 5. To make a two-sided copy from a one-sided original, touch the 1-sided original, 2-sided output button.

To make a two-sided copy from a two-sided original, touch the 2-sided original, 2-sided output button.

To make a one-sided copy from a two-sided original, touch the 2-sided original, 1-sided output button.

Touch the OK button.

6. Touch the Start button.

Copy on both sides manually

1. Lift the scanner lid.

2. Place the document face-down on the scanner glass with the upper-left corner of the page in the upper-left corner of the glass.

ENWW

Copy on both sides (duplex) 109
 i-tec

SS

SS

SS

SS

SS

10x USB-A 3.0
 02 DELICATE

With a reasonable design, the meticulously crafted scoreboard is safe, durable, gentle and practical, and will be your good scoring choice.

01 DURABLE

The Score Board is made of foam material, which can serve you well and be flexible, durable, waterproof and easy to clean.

→ **Exercise**:
Whenever a line in the entries holds the word "both", copy that line.

→ **Answer to this problem**:
Copy on both sides manually
Copy on both sides (duplex) 109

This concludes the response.